** Start Data listing **

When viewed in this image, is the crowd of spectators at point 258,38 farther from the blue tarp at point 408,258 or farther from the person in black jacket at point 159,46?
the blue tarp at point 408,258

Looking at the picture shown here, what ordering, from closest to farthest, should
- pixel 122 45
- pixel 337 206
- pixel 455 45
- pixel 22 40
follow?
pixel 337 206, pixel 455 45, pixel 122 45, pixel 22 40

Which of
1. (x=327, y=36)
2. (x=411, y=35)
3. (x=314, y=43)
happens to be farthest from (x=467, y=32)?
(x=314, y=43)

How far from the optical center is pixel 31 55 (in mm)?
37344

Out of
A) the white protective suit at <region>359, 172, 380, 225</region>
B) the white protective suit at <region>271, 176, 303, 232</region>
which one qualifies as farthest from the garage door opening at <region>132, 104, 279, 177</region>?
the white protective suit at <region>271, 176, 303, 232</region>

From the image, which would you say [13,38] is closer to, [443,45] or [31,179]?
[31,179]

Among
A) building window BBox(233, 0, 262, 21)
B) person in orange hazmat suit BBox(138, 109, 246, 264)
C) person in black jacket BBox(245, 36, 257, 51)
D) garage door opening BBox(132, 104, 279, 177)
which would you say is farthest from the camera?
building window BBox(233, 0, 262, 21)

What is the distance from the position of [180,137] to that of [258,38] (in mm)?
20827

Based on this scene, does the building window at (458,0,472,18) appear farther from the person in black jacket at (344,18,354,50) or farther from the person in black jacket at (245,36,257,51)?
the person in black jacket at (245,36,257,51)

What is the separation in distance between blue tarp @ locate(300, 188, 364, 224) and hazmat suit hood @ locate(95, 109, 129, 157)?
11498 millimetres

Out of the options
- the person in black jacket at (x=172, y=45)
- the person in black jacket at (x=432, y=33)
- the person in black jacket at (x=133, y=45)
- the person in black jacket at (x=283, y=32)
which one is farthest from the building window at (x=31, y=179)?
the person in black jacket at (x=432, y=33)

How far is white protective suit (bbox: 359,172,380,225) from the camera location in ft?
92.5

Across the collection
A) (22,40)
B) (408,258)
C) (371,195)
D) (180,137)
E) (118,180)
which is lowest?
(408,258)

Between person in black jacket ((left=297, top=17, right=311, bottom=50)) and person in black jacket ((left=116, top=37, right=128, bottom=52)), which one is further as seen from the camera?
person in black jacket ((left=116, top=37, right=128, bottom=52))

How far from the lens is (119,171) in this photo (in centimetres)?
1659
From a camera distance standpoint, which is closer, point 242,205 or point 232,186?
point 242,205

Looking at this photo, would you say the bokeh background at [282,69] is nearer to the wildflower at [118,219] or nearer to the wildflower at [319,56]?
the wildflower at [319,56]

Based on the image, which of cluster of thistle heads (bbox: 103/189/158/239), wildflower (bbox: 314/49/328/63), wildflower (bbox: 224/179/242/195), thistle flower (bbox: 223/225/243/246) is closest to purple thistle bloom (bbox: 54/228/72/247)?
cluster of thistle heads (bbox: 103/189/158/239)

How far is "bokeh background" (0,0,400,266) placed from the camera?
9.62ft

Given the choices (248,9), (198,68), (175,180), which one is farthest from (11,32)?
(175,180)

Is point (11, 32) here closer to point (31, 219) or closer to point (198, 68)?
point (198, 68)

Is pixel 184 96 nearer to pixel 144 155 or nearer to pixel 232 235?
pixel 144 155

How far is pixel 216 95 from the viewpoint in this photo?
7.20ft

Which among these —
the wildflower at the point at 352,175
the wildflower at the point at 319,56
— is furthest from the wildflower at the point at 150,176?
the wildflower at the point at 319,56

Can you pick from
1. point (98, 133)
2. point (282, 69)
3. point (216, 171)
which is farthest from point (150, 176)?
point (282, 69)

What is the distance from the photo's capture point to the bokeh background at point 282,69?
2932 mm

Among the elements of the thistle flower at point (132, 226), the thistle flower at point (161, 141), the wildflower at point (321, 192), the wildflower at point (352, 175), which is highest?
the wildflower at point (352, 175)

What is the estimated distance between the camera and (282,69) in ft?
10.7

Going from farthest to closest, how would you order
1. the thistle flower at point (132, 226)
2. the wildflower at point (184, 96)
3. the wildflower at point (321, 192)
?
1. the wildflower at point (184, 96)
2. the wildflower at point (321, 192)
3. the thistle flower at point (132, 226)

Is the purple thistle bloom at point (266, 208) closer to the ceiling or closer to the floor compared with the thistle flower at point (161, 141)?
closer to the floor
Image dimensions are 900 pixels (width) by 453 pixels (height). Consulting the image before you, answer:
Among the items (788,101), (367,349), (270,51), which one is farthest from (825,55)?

** End Data listing **

**Written instruction:**
Reproduce every one of the records above word for word, in the same order and with the same line breaks.

**Correct result:**
When viewed in this image, is the crowd of spectators at point 258,38 farther from the blue tarp at point 408,258 or farther from the person in black jacket at point 159,46?
the blue tarp at point 408,258

Looking at the picture shown here, what ordering, from closest to farthest, should
- pixel 122 45
- pixel 337 206
- pixel 455 45
- pixel 22 40
follow?
pixel 337 206, pixel 455 45, pixel 122 45, pixel 22 40

Which of
1. (x=327, y=36)
2. (x=411, y=35)
3. (x=314, y=43)
happens to be farthest from (x=467, y=32)?
(x=314, y=43)

How far from the optical center is pixel 31 55 (in mm)?
37344

Out of
A) the white protective suit at <region>359, 172, 380, 225</region>
B) the white protective suit at <region>271, 176, 303, 232</region>
which one qualifies as farthest from the garage door opening at <region>132, 104, 279, 177</region>?
the white protective suit at <region>271, 176, 303, 232</region>

From the image, which would you say [13,38] is closer to, [443,45] or [31,179]?
[31,179]

Among
A) building window BBox(233, 0, 262, 21)
B) person in orange hazmat suit BBox(138, 109, 246, 264)
C) person in black jacket BBox(245, 36, 257, 51)
D) garage door opening BBox(132, 104, 279, 177)
which would you say is farthest from the camera?
building window BBox(233, 0, 262, 21)

What is the distance from the position of [180,137] to that of [258,38] (in mm)?
20827

Based on this scene, does the building window at (458,0,472,18) appear farther from the person in black jacket at (344,18,354,50) or farther from the person in black jacket at (245,36,257,51)?
the person in black jacket at (245,36,257,51)

What is the separation in distance between blue tarp @ locate(300, 188, 364, 224) and hazmat suit hood @ locate(95, 109, 129, 157)?
11498 millimetres

Out of the options
- the person in black jacket at (x=172, y=45)
- the person in black jacket at (x=432, y=33)
- the person in black jacket at (x=133, y=45)
- the person in black jacket at (x=283, y=32)
which one is farthest from the building window at (x=31, y=179)?
the person in black jacket at (x=432, y=33)

How far is white protective suit (bbox: 359,172,380,225) from the camera location in ft?
92.5

Across the collection
A) (22,40)
B) (408,258)
C) (371,195)
D) (180,137)
E) (118,180)
which is lowest?
(408,258)

Between person in black jacket ((left=297, top=17, right=311, bottom=50)) and person in black jacket ((left=116, top=37, right=128, bottom=52)), which one is further as seen from the camera?
person in black jacket ((left=116, top=37, right=128, bottom=52))

How far from the lens is (119,171) in this photo (in centimetres)?
1659
From a camera distance standpoint, which is closer, point 242,205 or point 232,186?
point 242,205

Looking at this photo, would you say the bokeh background at [282,69] is nearer to the wildflower at [118,219] or nearer to the wildflower at [319,56]?
the wildflower at [319,56]

Based on the image, which of cluster of thistle heads (bbox: 103/189/158/239), wildflower (bbox: 314/49/328/63), wildflower (bbox: 224/179/242/195), thistle flower (bbox: 223/225/243/246) is closest to purple thistle bloom (bbox: 54/228/72/247)?
cluster of thistle heads (bbox: 103/189/158/239)

How far is "bokeh background" (0,0,400,266) placed from the camera?
9.62ft

Given the choices (248,9), (198,68), (175,180), which one is farthest from (11,32)?
(175,180)

Is point (11, 32) here closer to point (31, 219) or closer to point (198, 68)?
point (198, 68)

Is pixel 184 96 nearer to pixel 144 155 or nearer to pixel 232 235?
pixel 144 155

How far is pixel 216 95 from the viewpoint in this photo?
7.20ft

Which among these —
the wildflower at the point at 352,175
the wildflower at the point at 319,56
— is furthest from the wildflower at the point at 150,176?
the wildflower at the point at 319,56

Can you pick from
1. point (98, 133)
2. point (282, 69)
3. point (216, 171)
which is farthest from point (150, 176)?
point (282, 69)

What is the distance from the photo's capture point to the bokeh background at point 282,69?
2932 mm

Among the elements of the thistle flower at point (132, 226), the thistle flower at point (161, 141), the wildflower at point (321, 192), the wildflower at point (352, 175), which is highest?
the wildflower at point (352, 175)

What is the estimated distance between the camera and (282,69) in ft?
10.7

Going from farthest to closest, how would you order
1. the thistle flower at point (132, 226)
2. the wildflower at point (184, 96)
3. the wildflower at point (321, 192)
?
1. the wildflower at point (184, 96)
2. the wildflower at point (321, 192)
3. the thistle flower at point (132, 226)

Is the purple thistle bloom at point (266, 208) closer to the ceiling or closer to the floor compared with the thistle flower at point (161, 141)?
closer to the floor
Image dimensions are 900 pixels (width) by 453 pixels (height). Consulting the image before you, answer:
Among the items (788,101), (367,349), (270,51), which one is farthest from (825,55)?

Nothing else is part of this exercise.